**Data excerpts:**
# # #

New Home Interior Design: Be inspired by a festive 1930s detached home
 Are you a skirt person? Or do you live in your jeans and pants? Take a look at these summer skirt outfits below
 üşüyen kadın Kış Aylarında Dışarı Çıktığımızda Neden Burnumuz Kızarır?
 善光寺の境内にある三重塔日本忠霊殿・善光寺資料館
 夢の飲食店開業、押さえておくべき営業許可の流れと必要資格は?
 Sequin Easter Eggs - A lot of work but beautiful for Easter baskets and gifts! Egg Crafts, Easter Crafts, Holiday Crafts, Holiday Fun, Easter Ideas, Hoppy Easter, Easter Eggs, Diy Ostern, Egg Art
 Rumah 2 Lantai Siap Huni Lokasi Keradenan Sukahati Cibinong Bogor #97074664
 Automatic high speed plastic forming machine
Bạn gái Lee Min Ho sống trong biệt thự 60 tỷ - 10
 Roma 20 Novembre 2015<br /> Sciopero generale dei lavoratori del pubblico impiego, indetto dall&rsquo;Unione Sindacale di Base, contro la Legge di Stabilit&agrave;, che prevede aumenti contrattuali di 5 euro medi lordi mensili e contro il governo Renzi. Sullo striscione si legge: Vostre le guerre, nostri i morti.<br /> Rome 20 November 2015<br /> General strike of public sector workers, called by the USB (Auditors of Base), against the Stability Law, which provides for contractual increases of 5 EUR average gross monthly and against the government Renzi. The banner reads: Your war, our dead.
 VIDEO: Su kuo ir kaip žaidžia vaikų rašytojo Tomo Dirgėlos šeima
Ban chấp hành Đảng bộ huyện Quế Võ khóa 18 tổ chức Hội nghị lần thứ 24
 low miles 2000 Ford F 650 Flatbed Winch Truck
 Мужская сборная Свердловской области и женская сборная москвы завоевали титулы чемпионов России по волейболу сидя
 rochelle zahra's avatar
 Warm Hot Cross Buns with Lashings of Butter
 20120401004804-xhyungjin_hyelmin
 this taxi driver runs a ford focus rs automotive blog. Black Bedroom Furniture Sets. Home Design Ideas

# # #

**What the exercise asks:** Your output should be the lines from the one with "Warm Hot Cross Buns with Lashings of Butter" through the last line of the entries above, copied exactly and nothing more.

**Task solution:**
 Warm Hot Cross Buns with Lashings of Butter
 20120401004804-xhyungjin_hyelmin
 this taxi driver runs a ford focus rs automotive blog. Black Bedroom Furniture Sets. Home Design Ideas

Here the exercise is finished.